(Dataset excerpts)
● ● ● ●

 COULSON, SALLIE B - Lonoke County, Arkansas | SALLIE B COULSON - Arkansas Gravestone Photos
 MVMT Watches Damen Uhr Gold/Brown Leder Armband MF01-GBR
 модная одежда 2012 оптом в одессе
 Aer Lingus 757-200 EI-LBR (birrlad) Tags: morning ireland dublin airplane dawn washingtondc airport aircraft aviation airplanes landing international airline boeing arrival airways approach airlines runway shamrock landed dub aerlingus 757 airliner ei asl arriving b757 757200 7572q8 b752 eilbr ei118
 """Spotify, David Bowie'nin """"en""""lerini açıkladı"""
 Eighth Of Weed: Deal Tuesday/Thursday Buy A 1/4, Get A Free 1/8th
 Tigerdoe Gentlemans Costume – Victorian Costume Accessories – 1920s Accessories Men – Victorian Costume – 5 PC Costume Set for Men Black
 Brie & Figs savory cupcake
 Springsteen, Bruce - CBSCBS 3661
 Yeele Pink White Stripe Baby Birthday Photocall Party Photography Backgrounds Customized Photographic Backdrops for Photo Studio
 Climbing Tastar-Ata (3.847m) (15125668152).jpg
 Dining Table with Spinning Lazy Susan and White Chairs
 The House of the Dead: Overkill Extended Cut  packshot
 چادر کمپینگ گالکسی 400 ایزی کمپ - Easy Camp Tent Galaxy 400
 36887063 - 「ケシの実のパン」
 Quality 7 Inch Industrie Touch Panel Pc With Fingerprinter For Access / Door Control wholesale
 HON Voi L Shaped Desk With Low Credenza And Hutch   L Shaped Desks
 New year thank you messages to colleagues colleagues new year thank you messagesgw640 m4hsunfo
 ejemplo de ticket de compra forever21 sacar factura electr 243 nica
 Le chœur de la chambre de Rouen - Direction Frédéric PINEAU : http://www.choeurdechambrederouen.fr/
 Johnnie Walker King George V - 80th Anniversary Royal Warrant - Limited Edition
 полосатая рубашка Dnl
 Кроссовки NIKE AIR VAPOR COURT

● ● ● ●

Exercise aim: Give back exactly the lines from the one that contains "Springsteen, Bruce - CBSCBS 3661" to the end of the data above, both of those lines included.

Your solution:
 Springsteen, Bruce - CBSCBS 3661
 Yeele Pink White Stripe Baby Birthday Photocall Party Photography Backgrounds Customized Photographic Backdrops for Photo Studio
 Climbing Tastar-Ata (3.847m) (15125668152).jpg
 Dining Table with Spinning Lazy Susan and White Chairs
 The House of the Dead: Overkill Extended Cut  packshot
 چادر کمپینگ گالکسی 400 ایزی کمپ - Easy Camp Tent Galaxy 400
 36887063 - 「ケシの実のパン」
 Quality 7 Inch Industrie Touch Panel Pc With Fingerprinter For Access / Door Control wholesale
 HON Voi L Shaped Desk With Low Credenza And Hutch   L Shaped Desks
 New year thank you messages to colleagues colleagues new year thank you messagesgw640 m4hsunfo
 ejemplo de ticket de compra forever21 sacar factura electr 243 nica
 Le chœur de la chambre de Rouen - Direction Frédéric PINEAU : http://www.choeurdechambrederouen.fr/
 Johnnie Walker King George V - 80th Anniversary Royal Warrant - Limited Edition
 полосатая рубашка Dnl
 Кроссовки NIKE AIR VAPOR COURT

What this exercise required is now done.